CRM requirements in the digital transformation era

To make your CRM a centerpiece of your digital transformation, it must easily integrate into other customer engagement tools so that the CRM user is presented with all the relevant information he or she needs to know about a customer, even if that information resides outside of the CRM (and much of it will). For example, can a call center rep see previous digital marketing interactions, social media comments, and even in-store / in branch activity, quickly and easily inside the CRM? From the CRM, can they then initiate other processes like a return process, check on the status of an order in the order management system, even add the contact to an existing marketing automation program? Can a sales rep be fully informed about all the prospect’s previous digital interactions? Are analytics quickly and easily measured in the CRM to provide “next best actions” or upsell recommendations, easily and quickly to the sales or contact center rep?

Why is Sugar the best CRM for Digital Transformation?

Here’s how Sugar is uniquely positioned to meet these needs:

Innovation Empowering the Individual

Tools used in digital transformation must be innovative. Unlike legacy CRM systems, Sugar is designed with the individual in mind, and offers the most innovative and intuitive user experience on the market – SugarUX™.  With SugarUX’s modern and immersive interface, every customer-facing employee can effectively engage with customers every time thanks to a consistent Sugar experience regardless of your access point or device. Embedded collaboration tools help break down departmental silos and increase engagement and service levels.
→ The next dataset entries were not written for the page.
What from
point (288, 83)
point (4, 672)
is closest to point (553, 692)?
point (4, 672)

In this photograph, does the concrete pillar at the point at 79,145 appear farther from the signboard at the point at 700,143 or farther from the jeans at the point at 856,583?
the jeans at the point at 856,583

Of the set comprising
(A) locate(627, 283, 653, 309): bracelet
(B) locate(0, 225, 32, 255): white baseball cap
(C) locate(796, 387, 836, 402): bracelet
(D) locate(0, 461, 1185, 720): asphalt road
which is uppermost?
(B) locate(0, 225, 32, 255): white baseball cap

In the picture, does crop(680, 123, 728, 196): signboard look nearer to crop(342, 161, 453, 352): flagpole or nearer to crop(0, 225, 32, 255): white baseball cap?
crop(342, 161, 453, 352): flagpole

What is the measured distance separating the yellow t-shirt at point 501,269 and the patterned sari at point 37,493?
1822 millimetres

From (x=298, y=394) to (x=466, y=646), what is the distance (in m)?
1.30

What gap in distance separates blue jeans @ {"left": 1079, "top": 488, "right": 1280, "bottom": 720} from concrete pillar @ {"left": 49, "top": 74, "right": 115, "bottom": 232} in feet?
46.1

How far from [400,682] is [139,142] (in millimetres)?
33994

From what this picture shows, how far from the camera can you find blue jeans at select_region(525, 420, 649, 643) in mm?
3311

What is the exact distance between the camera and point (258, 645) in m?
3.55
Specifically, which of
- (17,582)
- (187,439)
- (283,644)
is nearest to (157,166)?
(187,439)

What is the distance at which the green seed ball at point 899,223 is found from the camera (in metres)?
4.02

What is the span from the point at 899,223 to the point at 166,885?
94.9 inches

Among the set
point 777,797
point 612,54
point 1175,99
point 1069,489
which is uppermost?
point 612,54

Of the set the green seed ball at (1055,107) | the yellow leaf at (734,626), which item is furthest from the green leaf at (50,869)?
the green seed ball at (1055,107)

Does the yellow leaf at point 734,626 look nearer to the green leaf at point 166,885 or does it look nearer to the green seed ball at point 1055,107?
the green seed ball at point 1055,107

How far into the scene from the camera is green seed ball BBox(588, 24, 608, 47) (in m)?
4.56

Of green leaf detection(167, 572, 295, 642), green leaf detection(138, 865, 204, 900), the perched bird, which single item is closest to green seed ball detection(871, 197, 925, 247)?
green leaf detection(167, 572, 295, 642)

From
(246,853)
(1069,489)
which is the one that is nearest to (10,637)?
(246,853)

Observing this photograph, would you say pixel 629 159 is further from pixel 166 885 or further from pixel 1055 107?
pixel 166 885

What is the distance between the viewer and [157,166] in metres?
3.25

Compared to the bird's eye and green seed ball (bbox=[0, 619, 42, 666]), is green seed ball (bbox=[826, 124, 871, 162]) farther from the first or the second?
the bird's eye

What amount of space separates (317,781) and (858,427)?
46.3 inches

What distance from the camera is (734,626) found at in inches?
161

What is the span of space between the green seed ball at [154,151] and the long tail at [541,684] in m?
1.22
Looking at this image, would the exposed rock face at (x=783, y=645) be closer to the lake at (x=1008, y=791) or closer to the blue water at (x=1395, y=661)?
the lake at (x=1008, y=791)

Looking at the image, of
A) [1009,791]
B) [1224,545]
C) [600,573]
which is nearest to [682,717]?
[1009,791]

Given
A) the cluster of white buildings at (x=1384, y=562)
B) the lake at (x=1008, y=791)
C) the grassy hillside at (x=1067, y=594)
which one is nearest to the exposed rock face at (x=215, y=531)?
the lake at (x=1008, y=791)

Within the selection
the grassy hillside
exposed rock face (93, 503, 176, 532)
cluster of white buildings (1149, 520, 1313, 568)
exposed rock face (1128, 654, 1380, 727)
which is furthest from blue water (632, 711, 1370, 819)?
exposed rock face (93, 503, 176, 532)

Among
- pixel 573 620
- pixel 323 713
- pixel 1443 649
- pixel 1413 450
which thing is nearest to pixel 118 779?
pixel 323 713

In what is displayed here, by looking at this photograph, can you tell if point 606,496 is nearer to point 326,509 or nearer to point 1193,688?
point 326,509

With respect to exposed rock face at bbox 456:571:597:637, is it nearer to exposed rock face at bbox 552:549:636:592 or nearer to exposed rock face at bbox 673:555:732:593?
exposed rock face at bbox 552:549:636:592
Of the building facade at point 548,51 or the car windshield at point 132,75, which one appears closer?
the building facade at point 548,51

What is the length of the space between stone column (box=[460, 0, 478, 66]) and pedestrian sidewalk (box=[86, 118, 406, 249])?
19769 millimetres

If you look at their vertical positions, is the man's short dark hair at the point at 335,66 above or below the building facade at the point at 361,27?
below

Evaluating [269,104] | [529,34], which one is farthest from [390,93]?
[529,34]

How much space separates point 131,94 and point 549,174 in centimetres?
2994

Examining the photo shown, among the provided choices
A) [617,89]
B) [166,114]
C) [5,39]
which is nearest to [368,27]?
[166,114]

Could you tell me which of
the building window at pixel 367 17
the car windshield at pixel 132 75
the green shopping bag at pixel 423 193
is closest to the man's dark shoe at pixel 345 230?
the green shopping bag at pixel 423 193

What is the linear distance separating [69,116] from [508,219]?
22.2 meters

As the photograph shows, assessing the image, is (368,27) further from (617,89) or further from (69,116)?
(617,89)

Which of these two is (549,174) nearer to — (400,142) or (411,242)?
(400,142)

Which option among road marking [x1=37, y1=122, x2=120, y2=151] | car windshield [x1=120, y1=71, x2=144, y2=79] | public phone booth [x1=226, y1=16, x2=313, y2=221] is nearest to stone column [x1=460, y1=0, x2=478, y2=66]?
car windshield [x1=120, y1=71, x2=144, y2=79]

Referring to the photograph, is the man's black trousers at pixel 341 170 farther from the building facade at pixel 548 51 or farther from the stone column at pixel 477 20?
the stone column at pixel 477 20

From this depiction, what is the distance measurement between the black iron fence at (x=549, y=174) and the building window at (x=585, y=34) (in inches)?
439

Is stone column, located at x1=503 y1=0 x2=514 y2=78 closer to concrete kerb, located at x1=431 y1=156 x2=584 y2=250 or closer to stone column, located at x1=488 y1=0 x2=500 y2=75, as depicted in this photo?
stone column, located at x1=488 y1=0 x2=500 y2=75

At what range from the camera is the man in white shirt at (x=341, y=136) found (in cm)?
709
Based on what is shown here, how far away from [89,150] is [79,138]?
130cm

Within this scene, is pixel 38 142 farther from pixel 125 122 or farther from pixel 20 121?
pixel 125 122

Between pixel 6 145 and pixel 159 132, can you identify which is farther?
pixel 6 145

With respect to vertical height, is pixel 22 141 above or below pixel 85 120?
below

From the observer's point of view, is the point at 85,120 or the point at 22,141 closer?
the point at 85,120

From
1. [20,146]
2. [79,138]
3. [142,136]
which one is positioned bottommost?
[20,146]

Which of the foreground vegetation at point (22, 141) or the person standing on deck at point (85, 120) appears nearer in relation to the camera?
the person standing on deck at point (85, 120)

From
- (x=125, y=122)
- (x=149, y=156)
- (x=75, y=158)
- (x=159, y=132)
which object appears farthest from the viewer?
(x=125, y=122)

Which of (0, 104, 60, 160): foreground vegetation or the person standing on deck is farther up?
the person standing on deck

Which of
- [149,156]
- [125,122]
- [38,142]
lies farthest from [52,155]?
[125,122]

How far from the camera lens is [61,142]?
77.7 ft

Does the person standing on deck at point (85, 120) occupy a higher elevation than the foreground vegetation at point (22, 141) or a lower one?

And best of all, Sugar provides contextual intelligence from internal and external data sources—all within a single dashboard—to drive more actionable insights for every user.

A Customizable CRM platform

Sugar easily integrates with global enterprise applications and data sources. It is a highly customizable platform based on open technologies and using readily available skills (PHP, Javascript). Sugar offers full source code access with a full range of upgrade-safe integration points. And, Sugar offers single code base across all environments.

Note that in most cases, system integrators and customers who build customizations on top of Sugar, own the intellectual property. Therefore they are free to leverage their investment and harvest their customization as a remarketable asset, adding value for their customers and differentiating themselves.

Greatest business value

Sugar offers simple, predictable pricing with no hidden fees or forced upgrades. Unlike other CRMs, Sugar is less expensive to customize and integrate; includes sales, service and other core CRM capabilities in one price; and has lower long-term TCO: lower data and API costs due to flexible cloud options. Other CRMs charge additionally for additional API calls , and hence digital transformation initiatives with multiple CRM integration points end up incurring high CRM costs. Sugar does not charge for additional API calls.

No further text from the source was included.